§ **WORK INSTRUCTIONS**:
A. In the tablet thread, what display resolution is given for the Galaxy A8?
B. Update the stretch of the tablet thread from "You can still" through "the microphone(s) however." by putting "dashboard pages" in place of "dashboards", and give the revised stretch.

Start of GIVEN PASSAGE

The Nokia has a slightly better CPU with 2x Cortex A75 & 6x A55 but really its any tablet with an array microphone that supports far field as does the alcatel.
I might try and get the 3T10 also and show you, as there are Android/Gradle solutions on gitub and will have to check the store.

Apparently GitHub - topjohnwu/Magisk: The Magic Mask for Android will run on the 3T10 so likely making all customisable. Might not even be needed.
You can still test the 3T10 with Google assistant and give some feedback on how it does with far field distance and 3rd party noise.

The display resolution is too low for our dashboards, my partner does not want to scroll.

The Galaxy A8 resolution is 1920x1200 powered by 2x Cortex-A75 + 6x Cortex-A55 running at 2.0GHz. I cannot find anything about the microphone(s) however.

Now I am pondering connecting some sort of microphone array via USB-C or a nearby ESP32-S3…then overlay something when listening on the tablet screen….#OverlyComplicated #ReachAroundMyElbowToGetToMyAss

Yeah the acatel resolution is not that great but the Nokia T20 I went for is 2K also (1200*2000) and pretty sure exactly the same CPU as also 2x A75 + 6x A55.

End of GIVEN PASSAGE
Start of EXCERPTED RECORDS

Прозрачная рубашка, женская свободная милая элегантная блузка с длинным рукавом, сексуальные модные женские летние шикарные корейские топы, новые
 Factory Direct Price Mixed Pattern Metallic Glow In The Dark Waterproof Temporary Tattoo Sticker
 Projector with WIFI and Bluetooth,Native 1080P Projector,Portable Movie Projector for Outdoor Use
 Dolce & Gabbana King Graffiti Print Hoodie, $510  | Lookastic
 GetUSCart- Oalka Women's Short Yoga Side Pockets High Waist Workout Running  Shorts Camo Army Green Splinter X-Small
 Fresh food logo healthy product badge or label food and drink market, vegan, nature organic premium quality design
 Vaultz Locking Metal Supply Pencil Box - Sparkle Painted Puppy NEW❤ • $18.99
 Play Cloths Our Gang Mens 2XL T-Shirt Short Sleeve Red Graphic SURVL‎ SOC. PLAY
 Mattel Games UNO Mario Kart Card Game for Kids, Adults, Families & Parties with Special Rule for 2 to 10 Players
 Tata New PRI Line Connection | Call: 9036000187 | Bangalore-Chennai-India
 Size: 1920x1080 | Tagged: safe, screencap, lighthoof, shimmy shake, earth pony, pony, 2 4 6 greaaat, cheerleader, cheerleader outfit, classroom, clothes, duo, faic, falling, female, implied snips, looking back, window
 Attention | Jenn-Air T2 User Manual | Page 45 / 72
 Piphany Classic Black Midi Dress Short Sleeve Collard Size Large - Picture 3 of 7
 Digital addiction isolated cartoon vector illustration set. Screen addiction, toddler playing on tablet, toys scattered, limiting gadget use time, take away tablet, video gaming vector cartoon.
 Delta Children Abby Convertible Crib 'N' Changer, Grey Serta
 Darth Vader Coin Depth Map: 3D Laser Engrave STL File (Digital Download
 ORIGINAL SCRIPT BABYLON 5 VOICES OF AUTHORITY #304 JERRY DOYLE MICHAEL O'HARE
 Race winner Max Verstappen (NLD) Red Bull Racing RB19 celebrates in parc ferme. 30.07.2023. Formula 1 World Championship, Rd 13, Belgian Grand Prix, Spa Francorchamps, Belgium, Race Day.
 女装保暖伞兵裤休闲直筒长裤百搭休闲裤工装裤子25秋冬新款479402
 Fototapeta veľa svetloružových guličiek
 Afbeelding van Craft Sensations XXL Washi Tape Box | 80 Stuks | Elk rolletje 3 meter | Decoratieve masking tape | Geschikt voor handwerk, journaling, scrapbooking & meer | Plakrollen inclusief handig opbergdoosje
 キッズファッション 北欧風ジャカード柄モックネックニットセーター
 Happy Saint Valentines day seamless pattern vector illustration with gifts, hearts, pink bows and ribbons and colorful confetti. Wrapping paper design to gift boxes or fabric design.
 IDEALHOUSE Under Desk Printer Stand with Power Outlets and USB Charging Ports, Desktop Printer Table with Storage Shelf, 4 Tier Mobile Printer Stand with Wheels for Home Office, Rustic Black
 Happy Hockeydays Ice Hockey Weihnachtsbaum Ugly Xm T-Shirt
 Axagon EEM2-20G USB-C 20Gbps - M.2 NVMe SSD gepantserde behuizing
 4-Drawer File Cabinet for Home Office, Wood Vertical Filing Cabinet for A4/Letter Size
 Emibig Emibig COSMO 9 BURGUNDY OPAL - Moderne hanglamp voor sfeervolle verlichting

End of EXCERPTED RECORDS

§ **TASK ANSWERS**:
A. 1920x1200

B.
You can still test the 3T10 with Google assistant and give some feedback on how it does with far field distance and 3rd party noise.

The display resolution is too low for our dashboard pages, my partner does not want to scroll.

The Galaxy A8 resolution is 1920x1200 powered by 2x Cortex-A75 + 6x Cortex-A55 running at 2.0GHz. I cannot find anything about the microphone(s) however.